[Image-linked spatial questions]
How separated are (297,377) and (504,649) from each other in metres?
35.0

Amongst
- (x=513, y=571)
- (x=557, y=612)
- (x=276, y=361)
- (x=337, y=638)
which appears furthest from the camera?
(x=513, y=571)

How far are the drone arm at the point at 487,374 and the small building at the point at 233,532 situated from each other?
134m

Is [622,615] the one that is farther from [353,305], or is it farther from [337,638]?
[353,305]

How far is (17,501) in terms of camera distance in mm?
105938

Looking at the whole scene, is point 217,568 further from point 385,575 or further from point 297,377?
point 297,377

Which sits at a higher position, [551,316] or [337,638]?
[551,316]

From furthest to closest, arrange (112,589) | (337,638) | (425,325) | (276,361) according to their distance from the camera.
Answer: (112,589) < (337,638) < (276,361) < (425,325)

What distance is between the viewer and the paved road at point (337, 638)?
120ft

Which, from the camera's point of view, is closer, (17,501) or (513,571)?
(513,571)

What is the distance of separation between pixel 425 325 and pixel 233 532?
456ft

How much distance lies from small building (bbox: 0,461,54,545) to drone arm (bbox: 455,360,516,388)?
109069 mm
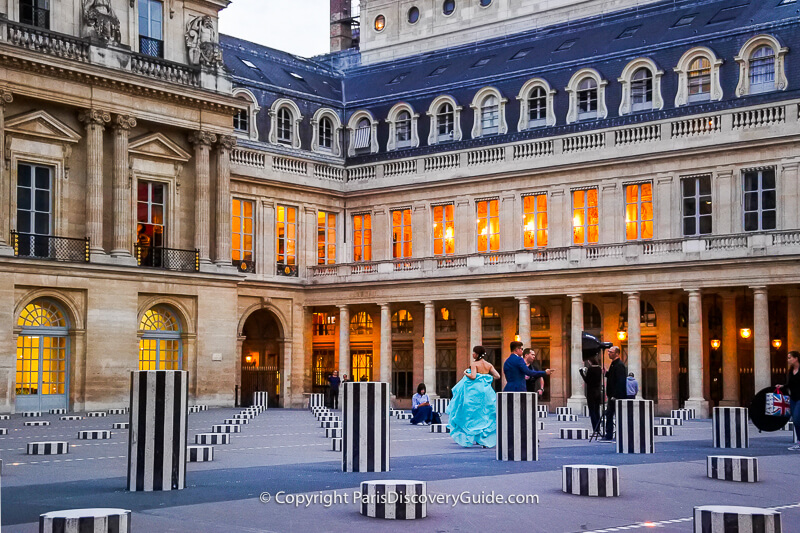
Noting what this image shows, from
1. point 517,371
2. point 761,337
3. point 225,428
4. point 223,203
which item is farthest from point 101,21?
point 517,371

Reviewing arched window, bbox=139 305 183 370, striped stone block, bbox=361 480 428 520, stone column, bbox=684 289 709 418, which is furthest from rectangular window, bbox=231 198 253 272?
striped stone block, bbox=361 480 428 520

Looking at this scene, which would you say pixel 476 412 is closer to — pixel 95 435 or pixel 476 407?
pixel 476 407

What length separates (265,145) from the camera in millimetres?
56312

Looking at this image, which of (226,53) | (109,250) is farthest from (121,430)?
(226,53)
* * *
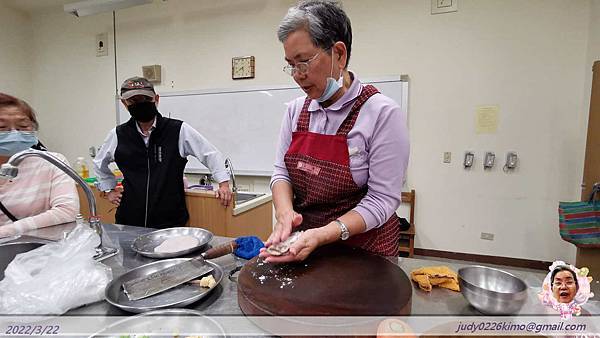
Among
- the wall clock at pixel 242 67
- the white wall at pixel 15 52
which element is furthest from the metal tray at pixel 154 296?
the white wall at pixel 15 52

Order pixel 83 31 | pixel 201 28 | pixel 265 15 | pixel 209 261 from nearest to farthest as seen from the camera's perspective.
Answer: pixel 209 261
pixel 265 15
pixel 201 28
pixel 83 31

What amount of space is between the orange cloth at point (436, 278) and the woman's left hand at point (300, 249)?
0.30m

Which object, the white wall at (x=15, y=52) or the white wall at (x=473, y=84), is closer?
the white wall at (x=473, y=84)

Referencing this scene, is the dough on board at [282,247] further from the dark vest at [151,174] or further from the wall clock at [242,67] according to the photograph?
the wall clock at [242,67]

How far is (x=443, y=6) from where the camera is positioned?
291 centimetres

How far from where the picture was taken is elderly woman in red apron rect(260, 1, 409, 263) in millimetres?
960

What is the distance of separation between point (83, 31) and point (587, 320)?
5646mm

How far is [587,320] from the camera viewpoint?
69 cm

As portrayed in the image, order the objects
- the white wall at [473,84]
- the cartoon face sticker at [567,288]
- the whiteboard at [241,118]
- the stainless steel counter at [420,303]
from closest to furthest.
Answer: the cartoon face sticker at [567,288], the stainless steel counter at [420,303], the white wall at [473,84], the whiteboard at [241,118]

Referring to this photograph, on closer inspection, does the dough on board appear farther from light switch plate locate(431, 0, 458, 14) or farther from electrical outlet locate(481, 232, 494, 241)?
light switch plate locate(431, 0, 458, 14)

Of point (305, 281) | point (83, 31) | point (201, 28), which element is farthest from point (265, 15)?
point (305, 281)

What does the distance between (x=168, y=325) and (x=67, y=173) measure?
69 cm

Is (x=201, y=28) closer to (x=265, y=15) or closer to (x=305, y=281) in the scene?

_Task statement_
How many rows above contain the string "face"? Case counts. Reply with the number alone.

_Answer to the task_
2